I’m not even really sure I’m equipped to write this post asI often struggle to run my own race. Blame an underlying competitive nature. I love to check out what other people are doing and compare myself with them. That’s all fine and dandy if it turns out you come out on top, but what happens is that you’re not always going to be on top.

And I hate to lose.

How do you run your own race with your eyes gazing longingly off into the distance? To the place where the winners live, when first place has been won, and you’re still plugging away? That’s hard, I think. Like staying positive when life is shit. Being generous when times are tough. Running your race when others are {even just to you} winning, takes guts.

Yesterday the Voices Top 100 blog competition names were released. It was formerly the Kidspot Top 50. You know the one I was listed in last year… Well my name wasn’t on there. Ouch. My name has pretty much always been on there. Which sounds arrogant, but well, it is what it is.

However, I’d had time to prepare for this. A friend of mine had contacted me when she received her “YAY you’re in email” to ask if I’d received mine too. I hadn’t. Awkward. But still, even though this blog is everything I could dream it to be and more at the moment {both creatively and commercially} I started looking for what I’d done wrong.

QUICK. Change something. Make them like me.

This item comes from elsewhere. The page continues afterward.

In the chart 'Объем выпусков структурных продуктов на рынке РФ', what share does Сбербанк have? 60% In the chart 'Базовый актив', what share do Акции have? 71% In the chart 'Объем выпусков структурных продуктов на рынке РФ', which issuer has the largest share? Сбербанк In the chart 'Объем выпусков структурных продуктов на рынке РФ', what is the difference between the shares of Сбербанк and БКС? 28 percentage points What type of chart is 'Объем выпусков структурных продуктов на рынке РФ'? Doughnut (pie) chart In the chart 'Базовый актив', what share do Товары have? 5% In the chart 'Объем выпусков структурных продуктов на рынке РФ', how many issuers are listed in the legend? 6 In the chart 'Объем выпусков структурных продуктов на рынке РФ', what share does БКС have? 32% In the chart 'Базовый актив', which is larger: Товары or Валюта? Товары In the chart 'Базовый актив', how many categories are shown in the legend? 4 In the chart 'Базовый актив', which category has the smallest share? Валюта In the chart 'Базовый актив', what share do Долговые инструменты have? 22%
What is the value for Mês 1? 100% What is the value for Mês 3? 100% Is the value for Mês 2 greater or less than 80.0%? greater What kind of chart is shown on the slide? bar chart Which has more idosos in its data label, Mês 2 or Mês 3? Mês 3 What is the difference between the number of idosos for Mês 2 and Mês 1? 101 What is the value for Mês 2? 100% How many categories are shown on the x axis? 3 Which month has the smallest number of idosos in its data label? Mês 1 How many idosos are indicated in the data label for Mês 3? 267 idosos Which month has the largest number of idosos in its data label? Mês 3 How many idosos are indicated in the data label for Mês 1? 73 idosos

I started looking for tips on how to do better in the race. How to win. Or to keep up, at least, or at least be more appealing. I was sad today. Sad to not receive a spot that I sort of thought I would get. Ready to throw out doing things the way that make me happy. A way I’m proud of doing them, because I wasn’t chosen. In this funk, clouded with disappointment, I found myself flicking through the 25 winners in my category looking for a formula. A secret. A conspiracy, perhaps? Not my finest moment.

I was in the wrong race. That’s not my race.

This blog lives here all year round. I write here, share my photos and my stories here all year round. Not just for blog award season. I’ve been flavour of the month and I’ve been the blog no one visits. On this blog I’ve tried too hard, I’ve tried too little. To get where I am, I’d battled with my competitive self and won. It was time to remember that; I don’t want to be you because I’m me. This blog, and the way I deliver it, is a part of that.

So how do you run your own race when others are winning?

You fess up to being disappointed and congratulate the winners. Take a moment to remember that for some people you are a whole heap of wonderful and that you really never know what’s around the corner. Sure, winning is fun {GREAT!} but that losing has lessons too and this is one of those lessons to learn. And, most of all you remember that no amount of being someone else will ever make you happy.